§ **Text extract**:
──────────────────────────────

The Humber Armoured Car was one of the most widely produced British armoured cars of the Second World War. It supplemented the Humber Light Reconnaissance Car and remained in service until the end of the war.

Development

The Guy company did not have sufficient production capacity to produce sufficient Guy Armoured Cars as well as other vehicles, so shortly after war broke out the Rootes Group were approached to produce an armoured car – at the time the terminology "Tank, Light (Wheeled)" was used by the Army. Working from the Guy design, Karrier designed a vehicle using as a basis their KT 4 artillery tractor chassis (already in production for the Indian Army) and the armoured body of the Guy Armoured Car. Karrier moved the KT4 engine to the rear and fitted welded bodies and turrets provided by Guy. As it had been based on proven elements, trials of prototypes passed without serious issues and an order for 500 was placed in 1940 and first deliveries made in 1941.

The Karrier name was dropped to avoid confusion with the British Universal Carrier tracked vehicle and the vehicles were designated "Armoured Car, Humber Mk 1" using the name of Humber Limited (another member of the Rootes Group) though production was by Karrier at the Luton works of Commer (yet another Rootes company).

The first Humbers were more or less identical to the Guy down to the faults in the armour, but this was later rectified.

──────────────────────────────

§ **Raw data**:
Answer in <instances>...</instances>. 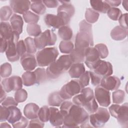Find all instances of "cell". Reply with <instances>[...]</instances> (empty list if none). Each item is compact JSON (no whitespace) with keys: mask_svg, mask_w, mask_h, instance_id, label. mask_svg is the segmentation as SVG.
<instances>
[{"mask_svg":"<svg viewBox=\"0 0 128 128\" xmlns=\"http://www.w3.org/2000/svg\"><path fill=\"white\" fill-rule=\"evenodd\" d=\"M60 112L64 116L62 127H82L84 125L88 123V114L82 106L73 104L68 110Z\"/></svg>","mask_w":128,"mask_h":128,"instance_id":"6da1fadb","label":"cell"},{"mask_svg":"<svg viewBox=\"0 0 128 128\" xmlns=\"http://www.w3.org/2000/svg\"><path fill=\"white\" fill-rule=\"evenodd\" d=\"M72 102L74 104L82 107L90 114L96 112L98 108L94 92L90 88H83L80 94H76L73 98Z\"/></svg>","mask_w":128,"mask_h":128,"instance_id":"7a4b0ae2","label":"cell"},{"mask_svg":"<svg viewBox=\"0 0 128 128\" xmlns=\"http://www.w3.org/2000/svg\"><path fill=\"white\" fill-rule=\"evenodd\" d=\"M72 64L70 55H62L56 60L50 64L46 72L49 79H56L69 69Z\"/></svg>","mask_w":128,"mask_h":128,"instance_id":"3957f363","label":"cell"},{"mask_svg":"<svg viewBox=\"0 0 128 128\" xmlns=\"http://www.w3.org/2000/svg\"><path fill=\"white\" fill-rule=\"evenodd\" d=\"M58 56V52L56 47L44 48L38 51L36 54L38 65L42 67L48 66L56 61Z\"/></svg>","mask_w":128,"mask_h":128,"instance_id":"277c9868","label":"cell"},{"mask_svg":"<svg viewBox=\"0 0 128 128\" xmlns=\"http://www.w3.org/2000/svg\"><path fill=\"white\" fill-rule=\"evenodd\" d=\"M34 39L36 49L42 50L46 46L54 45L56 41L57 37L52 31L46 30L38 36L34 37Z\"/></svg>","mask_w":128,"mask_h":128,"instance_id":"5b68a950","label":"cell"},{"mask_svg":"<svg viewBox=\"0 0 128 128\" xmlns=\"http://www.w3.org/2000/svg\"><path fill=\"white\" fill-rule=\"evenodd\" d=\"M82 89L78 80H72L64 85L60 92L64 100H69L80 92Z\"/></svg>","mask_w":128,"mask_h":128,"instance_id":"8992f818","label":"cell"},{"mask_svg":"<svg viewBox=\"0 0 128 128\" xmlns=\"http://www.w3.org/2000/svg\"><path fill=\"white\" fill-rule=\"evenodd\" d=\"M110 114L108 110L104 108H98L96 111L89 116L90 124L94 128L102 127L108 122Z\"/></svg>","mask_w":128,"mask_h":128,"instance_id":"52a82bcc","label":"cell"},{"mask_svg":"<svg viewBox=\"0 0 128 128\" xmlns=\"http://www.w3.org/2000/svg\"><path fill=\"white\" fill-rule=\"evenodd\" d=\"M22 80L20 77L13 76L4 78L2 81L1 85L6 92H10L12 90L17 91L22 89Z\"/></svg>","mask_w":128,"mask_h":128,"instance_id":"ba28073f","label":"cell"},{"mask_svg":"<svg viewBox=\"0 0 128 128\" xmlns=\"http://www.w3.org/2000/svg\"><path fill=\"white\" fill-rule=\"evenodd\" d=\"M62 4L58 8L57 15L62 18L68 24L70 18L74 16L75 12L74 6L71 4L70 1H60Z\"/></svg>","mask_w":128,"mask_h":128,"instance_id":"9c48e42d","label":"cell"},{"mask_svg":"<svg viewBox=\"0 0 128 128\" xmlns=\"http://www.w3.org/2000/svg\"><path fill=\"white\" fill-rule=\"evenodd\" d=\"M94 96L100 106L108 107L110 104V90L98 86L94 89Z\"/></svg>","mask_w":128,"mask_h":128,"instance_id":"30bf717a","label":"cell"},{"mask_svg":"<svg viewBox=\"0 0 128 128\" xmlns=\"http://www.w3.org/2000/svg\"><path fill=\"white\" fill-rule=\"evenodd\" d=\"M20 34H16L12 39L8 40V46L6 51V54L8 60L11 62L19 60L20 56L16 50V43L19 39Z\"/></svg>","mask_w":128,"mask_h":128,"instance_id":"8fae6325","label":"cell"},{"mask_svg":"<svg viewBox=\"0 0 128 128\" xmlns=\"http://www.w3.org/2000/svg\"><path fill=\"white\" fill-rule=\"evenodd\" d=\"M100 58L96 49L94 47L90 46L86 52L84 62L88 68L92 70L101 60Z\"/></svg>","mask_w":128,"mask_h":128,"instance_id":"7c38bea8","label":"cell"},{"mask_svg":"<svg viewBox=\"0 0 128 128\" xmlns=\"http://www.w3.org/2000/svg\"><path fill=\"white\" fill-rule=\"evenodd\" d=\"M44 21L47 26L52 27L54 28H60L68 24L60 16L50 14H46L44 16Z\"/></svg>","mask_w":128,"mask_h":128,"instance_id":"4fadbf2b","label":"cell"},{"mask_svg":"<svg viewBox=\"0 0 128 128\" xmlns=\"http://www.w3.org/2000/svg\"><path fill=\"white\" fill-rule=\"evenodd\" d=\"M92 70L102 78L110 76L113 72L112 64L110 62L102 60H100L96 67Z\"/></svg>","mask_w":128,"mask_h":128,"instance_id":"5bb4252c","label":"cell"},{"mask_svg":"<svg viewBox=\"0 0 128 128\" xmlns=\"http://www.w3.org/2000/svg\"><path fill=\"white\" fill-rule=\"evenodd\" d=\"M11 8L16 13L23 14L30 7V2L26 0H11L10 1Z\"/></svg>","mask_w":128,"mask_h":128,"instance_id":"9a60e30c","label":"cell"},{"mask_svg":"<svg viewBox=\"0 0 128 128\" xmlns=\"http://www.w3.org/2000/svg\"><path fill=\"white\" fill-rule=\"evenodd\" d=\"M100 85L108 90H116L120 85V80L115 76H108L102 78Z\"/></svg>","mask_w":128,"mask_h":128,"instance_id":"2e32d148","label":"cell"},{"mask_svg":"<svg viewBox=\"0 0 128 128\" xmlns=\"http://www.w3.org/2000/svg\"><path fill=\"white\" fill-rule=\"evenodd\" d=\"M20 63L24 70L32 71L38 66L37 61L34 54L26 53L20 57Z\"/></svg>","mask_w":128,"mask_h":128,"instance_id":"e0dca14e","label":"cell"},{"mask_svg":"<svg viewBox=\"0 0 128 128\" xmlns=\"http://www.w3.org/2000/svg\"><path fill=\"white\" fill-rule=\"evenodd\" d=\"M116 118L122 127L128 126V104L127 102L120 106Z\"/></svg>","mask_w":128,"mask_h":128,"instance_id":"ac0fdd59","label":"cell"},{"mask_svg":"<svg viewBox=\"0 0 128 128\" xmlns=\"http://www.w3.org/2000/svg\"><path fill=\"white\" fill-rule=\"evenodd\" d=\"M50 110L49 121L50 124L56 127H61L63 124L64 116L60 110L54 107H50Z\"/></svg>","mask_w":128,"mask_h":128,"instance_id":"d6986e66","label":"cell"},{"mask_svg":"<svg viewBox=\"0 0 128 128\" xmlns=\"http://www.w3.org/2000/svg\"><path fill=\"white\" fill-rule=\"evenodd\" d=\"M0 25V37L7 40L12 39L16 34H18V32L14 30L11 24L8 22H1Z\"/></svg>","mask_w":128,"mask_h":128,"instance_id":"ffe728a7","label":"cell"},{"mask_svg":"<svg viewBox=\"0 0 128 128\" xmlns=\"http://www.w3.org/2000/svg\"><path fill=\"white\" fill-rule=\"evenodd\" d=\"M89 48H80L74 47L73 50L70 54L72 63L82 62H84L86 52Z\"/></svg>","mask_w":128,"mask_h":128,"instance_id":"44dd1931","label":"cell"},{"mask_svg":"<svg viewBox=\"0 0 128 128\" xmlns=\"http://www.w3.org/2000/svg\"><path fill=\"white\" fill-rule=\"evenodd\" d=\"M40 110L39 106L34 103H28L26 104L24 109V114L26 118L30 120L37 118L38 112Z\"/></svg>","mask_w":128,"mask_h":128,"instance_id":"7402d4cb","label":"cell"},{"mask_svg":"<svg viewBox=\"0 0 128 128\" xmlns=\"http://www.w3.org/2000/svg\"><path fill=\"white\" fill-rule=\"evenodd\" d=\"M85 72V67L82 62L73 63L68 70L72 78H79Z\"/></svg>","mask_w":128,"mask_h":128,"instance_id":"603a6c76","label":"cell"},{"mask_svg":"<svg viewBox=\"0 0 128 128\" xmlns=\"http://www.w3.org/2000/svg\"><path fill=\"white\" fill-rule=\"evenodd\" d=\"M10 23L14 30L19 34L22 32L24 22L20 16L16 14H13L10 18Z\"/></svg>","mask_w":128,"mask_h":128,"instance_id":"cb8c5ba5","label":"cell"},{"mask_svg":"<svg viewBox=\"0 0 128 128\" xmlns=\"http://www.w3.org/2000/svg\"><path fill=\"white\" fill-rule=\"evenodd\" d=\"M128 30L120 26L114 27L110 32L111 38L115 40H122L127 36Z\"/></svg>","mask_w":128,"mask_h":128,"instance_id":"d4e9b609","label":"cell"},{"mask_svg":"<svg viewBox=\"0 0 128 128\" xmlns=\"http://www.w3.org/2000/svg\"><path fill=\"white\" fill-rule=\"evenodd\" d=\"M90 2L92 8L97 12L105 14L110 8L104 1L90 0Z\"/></svg>","mask_w":128,"mask_h":128,"instance_id":"484cf974","label":"cell"},{"mask_svg":"<svg viewBox=\"0 0 128 128\" xmlns=\"http://www.w3.org/2000/svg\"><path fill=\"white\" fill-rule=\"evenodd\" d=\"M8 108L10 110V115L7 120L9 123L14 124L22 118V112L16 106H12Z\"/></svg>","mask_w":128,"mask_h":128,"instance_id":"4316f807","label":"cell"},{"mask_svg":"<svg viewBox=\"0 0 128 128\" xmlns=\"http://www.w3.org/2000/svg\"><path fill=\"white\" fill-rule=\"evenodd\" d=\"M60 92H54L50 94L48 97V104L50 106H60L64 102Z\"/></svg>","mask_w":128,"mask_h":128,"instance_id":"83f0119b","label":"cell"},{"mask_svg":"<svg viewBox=\"0 0 128 128\" xmlns=\"http://www.w3.org/2000/svg\"><path fill=\"white\" fill-rule=\"evenodd\" d=\"M22 78L23 84L26 86H32L36 82L34 72L26 71L22 74Z\"/></svg>","mask_w":128,"mask_h":128,"instance_id":"f1b7e54d","label":"cell"},{"mask_svg":"<svg viewBox=\"0 0 128 128\" xmlns=\"http://www.w3.org/2000/svg\"><path fill=\"white\" fill-rule=\"evenodd\" d=\"M58 35L64 40H70L72 37V30L69 26H64L58 28Z\"/></svg>","mask_w":128,"mask_h":128,"instance_id":"f546056e","label":"cell"},{"mask_svg":"<svg viewBox=\"0 0 128 128\" xmlns=\"http://www.w3.org/2000/svg\"><path fill=\"white\" fill-rule=\"evenodd\" d=\"M32 4H30L31 10L35 13L38 14H43L46 10V8L42 0L32 1Z\"/></svg>","mask_w":128,"mask_h":128,"instance_id":"4dcf8cb0","label":"cell"},{"mask_svg":"<svg viewBox=\"0 0 128 128\" xmlns=\"http://www.w3.org/2000/svg\"><path fill=\"white\" fill-rule=\"evenodd\" d=\"M99 13L92 8H88L86 10L85 12V18L88 22L93 24L96 22L98 18Z\"/></svg>","mask_w":128,"mask_h":128,"instance_id":"1f68e13d","label":"cell"},{"mask_svg":"<svg viewBox=\"0 0 128 128\" xmlns=\"http://www.w3.org/2000/svg\"><path fill=\"white\" fill-rule=\"evenodd\" d=\"M59 48L62 53L70 54L74 48V45L70 40H62L60 43Z\"/></svg>","mask_w":128,"mask_h":128,"instance_id":"d6a6232c","label":"cell"},{"mask_svg":"<svg viewBox=\"0 0 128 128\" xmlns=\"http://www.w3.org/2000/svg\"><path fill=\"white\" fill-rule=\"evenodd\" d=\"M26 31L29 36L34 37L38 36L42 33L40 26L36 23L28 24L26 26Z\"/></svg>","mask_w":128,"mask_h":128,"instance_id":"836d02e7","label":"cell"},{"mask_svg":"<svg viewBox=\"0 0 128 128\" xmlns=\"http://www.w3.org/2000/svg\"><path fill=\"white\" fill-rule=\"evenodd\" d=\"M50 108L47 106H44L40 108L38 112V118L42 122H45L48 121L50 119Z\"/></svg>","mask_w":128,"mask_h":128,"instance_id":"e575fe53","label":"cell"},{"mask_svg":"<svg viewBox=\"0 0 128 128\" xmlns=\"http://www.w3.org/2000/svg\"><path fill=\"white\" fill-rule=\"evenodd\" d=\"M112 102L116 104H122L125 98L124 92L121 90H116L112 92Z\"/></svg>","mask_w":128,"mask_h":128,"instance_id":"d590c367","label":"cell"},{"mask_svg":"<svg viewBox=\"0 0 128 128\" xmlns=\"http://www.w3.org/2000/svg\"><path fill=\"white\" fill-rule=\"evenodd\" d=\"M36 78V84H39L42 83L46 78V72L44 68H38L34 71Z\"/></svg>","mask_w":128,"mask_h":128,"instance_id":"8d00e7d4","label":"cell"},{"mask_svg":"<svg viewBox=\"0 0 128 128\" xmlns=\"http://www.w3.org/2000/svg\"><path fill=\"white\" fill-rule=\"evenodd\" d=\"M12 14V10L9 6H4L0 10V18L1 21H6L9 20Z\"/></svg>","mask_w":128,"mask_h":128,"instance_id":"74e56055","label":"cell"},{"mask_svg":"<svg viewBox=\"0 0 128 128\" xmlns=\"http://www.w3.org/2000/svg\"><path fill=\"white\" fill-rule=\"evenodd\" d=\"M26 48V52L28 54H34L36 52V48L34 44V39L31 37H28L24 40Z\"/></svg>","mask_w":128,"mask_h":128,"instance_id":"f35d334b","label":"cell"},{"mask_svg":"<svg viewBox=\"0 0 128 128\" xmlns=\"http://www.w3.org/2000/svg\"><path fill=\"white\" fill-rule=\"evenodd\" d=\"M23 18L26 22L37 23L39 20V16L30 11H28L22 14Z\"/></svg>","mask_w":128,"mask_h":128,"instance_id":"ab89813d","label":"cell"},{"mask_svg":"<svg viewBox=\"0 0 128 128\" xmlns=\"http://www.w3.org/2000/svg\"><path fill=\"white\" fill-rule=\"evenodd\" d=\"M109 18L113 20H118L122 15L121 10L117 8H110L107 12Z\"/></svg>","mask_w":128,"mask_h":128,"instance_id":"60d3db41","label":"cell"},{"mask_svg":"<svg viewBox=\"0 0 128 128\" xmlns=\"http://www.w3.org/2000/svg\"><path fill=\"white\" fill-rule=\"evenodd\" d=\"M12 68L10 63L5 62L0 66V76L2 78L8 77L12 74Z\"/></svg>","mask_w":128,"mask_h":128,"instance_id":"b9f144b4","label":"cell"},{"mask_svg":"<svg viewBox=\"0 0 128 128\" xmlns=\"http://www.w3.org/2000/svg\"><path fill=\"white\" fill-rule=\"evenodd\" d=\"M94 48L96 49L100 58L104 59L108 56V50L106 45L104 44H98L94 46Z\"/></svg>","mask_w":128,"mask_h":128,"instance_id":"7bdbcfd3","label":"cell"},{"mask_svg":"<svg viewBox=\"0 0 128 128\" xmlns=\"http://www.w3.org/2000/svg\"><path fill=\"white\" fill-rule=\"evenodd\" d=\"M28 97V93L24 89H20L16 91L14 94V99L18 102H22L26 100Z\"/></svg>","mask_w":128,"mask_h":128,"instance_id":"ee69618b","label":"cell"},{"mask_svg":"<svg viewBox=\"0 0 128 128\" xmlns=\"http://www.w3.org/2000/svg\"><path fill=\"white\" fill-rule=\"evenodd\" d=\"M90 80V76L89 71L85 72L80 78L79 82L82 87V88H85L86 86L88 85Z\"/></svg>","mask_w":128,"mask_h":128,"instance_id":"f6af8a7d","label":"cell"},{"mask_svg":"<svg viewBox=\"0 0 128 128\" xmlns=\"http://www.w3.org/2000/svg\"><path fill=\"white\" fill-rule=\"evenodd\" d=\"M91 83L94 86H98L100 84L102 78L96 74L92 70L89 71Z\"/></svg>","mask_w":128,"mask_h":128,"instance_id":"bcb514c9","label":"cell"},{"mask_svg":"<svg viewBox=\"0 0 128 128\" xmlns=\"http://www.w3.org/2000/svg\"><path fill=\"white\" fill-rule=\"evenodd\" d=\"M10 115V110L8 108H6L1 105L0 106V122L7 120Z\"/></svg>","mask_w":128,"mask_h":128,"instance_id":"7dc6e473","label":"cell"},{"mask_svg":"<svg viewBox=\"0 0 128 128\" xmlns=\"http://www.w3.org/2000/svg\"><path fill=\"white\" fill-rule=\"evenodd\" d=\"M16 50L20 56L21 57L26 54V48L24 41L22 40H20L16 43Z\"/></svg>","mask_w":128,"mask_h":128,"instance_id":"c3c4849f","label":"cell"},{"mask_svg":"<svg viewBox=\"0 0 128 128\" xmlns=\"http://www.w3.org/2000/svg\"><path fill=\"white\" fill-rule=\"evenodd\" d=\"M18 104V103L16 101L15 99L10 96L6 97L1 103L2 106L6 108H9L12 106H17Z\"/></svg>","mask_w":128,"mask_h":128,"instance_id":"681fc988","label":"cell"},{"mask_svg":"<svg viewBox=\"0 0 128 128\" xmlns=\"http://www.w3.org/2000/svg\"><path fill=\"white\" fill-rule=\"evenodd\" d=\"M28 122V120L26 118L22 116L18 121L12 124V126L14 128H24L27 126Z\"/></svg>","mask_w":128,"mask_h":128,"instance_id":"f907efd6","label":"cell"},{"mask_svg":"<svg viewBox=\"0 0 128 128\" xmlns=\"http://www.w3.org/2000/svg\"><path fill=\"white\" fill-rule=\"evenodd\" d=\"M44 126V122L40 120L39 119H38L37 118L32 119L30 122L28 128H43Z\"/></svg>","mask_w":128,"mask_h":128,"instance_id":"816d5d0a","label":"cell"},{"mask_svg":"<svg viewBox=\"0 0 128 128\" xmlns=\"http://www.w3.org/2000/svg\"><path fill=\"white\" fill-rule=\"evenodd\" d=\"M127 16L128 14L126 13L122 14L120 17L118 19V22L122 28L127 30H128V25L126 23V20H127Z\"/></svg>","mask_w":128,"mask_h":128,"instance_id":"f5cc1de1","label":"cell"},{"mask_svg":"<svg viewBox=\"0 0 128 128\" xmlns=\"http://www.w3.org/2000/svg\"><path fill=\"white\" fill-rule=\"evenodd\" d=\"M44 4L48 8H54L56 7L58 4V1L54 0H42Z\"/></svg>","mask_w":128,"mask_h":128,"instance_id":"db71d44e","label":"cell"},{"mask_svg":"<svg viewBox=\"0 0 128 128\" xmlns=\"http://www.w3.org/2000/svg\"><path fill=\"white\" fill-rule=\"evenodd\" d=\"M8 46V41L6 39L0 37V52L3 53L6 52Z\"/></svg>","mask_w":128,"mask_h":128,"instance_id":"11a10c76","label":"cell"},{"mask_svg":"<svg viewBox=\"0 0 128 128\" xmlns=\"http://www.w3.org/2000/svg\"><path fill=\"white\" fill-rule=\"evenodd\" d=\"M110 6H112V8H115L120 6L122 1L121 0H104Z\"/></svg>","mask_w":128,"mask_h":128,"instance_id":"9f6ffc18","label":"cell"},{"mask_svg":"<svg viewBox=\"0 0 128 128\" xmlns=\"http://www.w3.org/2000/svg\"><path fill=\"white\" fill-rule=\"evenodd\" d=\"M0 88H1V93H0V102L2 103L4 100L6 98V91L4 90V89L3 87L2 86V85H0Z\"/></svg>","mask_w":128,"mask_h":128,"instance_id":"6f0895ef","label":"cell"},{"mask_svg":"<svg viewBox=\"0 0 128 128\" xmlns=\"http://www.w3.org/2000/svg\"><path fill=\"white\" fill-rule=\"evenodd\" d=\"M122 2V6L124 8V9L126 10H128V0H124Z\"/></svg>","mask_w":128,"mask_h":128,"instance_id":"680465c9","label":"cell"},{"mask_svg":"<svg viewBox=\"0 0 128 128\" xmlns=\"http://www.w3.org/2000/svg\"><path fill=\"white\" fill-rule=\"evenodd\" d=\"M0 128H11V126L10 125H9L8 123L6 122H4V123H2L0 124Z\"/></svg>","mask_w":128,"mask_h":128,"instance_id":"91938a15","label":"cell"}]
</instances>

──────────────────────────────

§ **To be done**:
1: Copy word for word the part of the Humber Armoured Car text that opens with the words containing "The Karrier name" and closes with "another Rootes company).".
2: According to the Humber Armoured Car text, how many vehicles were in the order placed in 1940?
3: List every company named in the Humber Armoured Car text.

§ **The results**:
1:
The Karrier name was dropped to avoid confusion with the British Universal Carrier tracked vehicle and the vehicles were designated "Armoured Car, Humber Mk 1" using the name of Humber Limited (another member of the Rootes Group) though production was by Karrier at the Luton works of Commer (yet another Rootes company).

2: 500

3: Guy, Rootes Group, Karrier, Humber Limited, Commer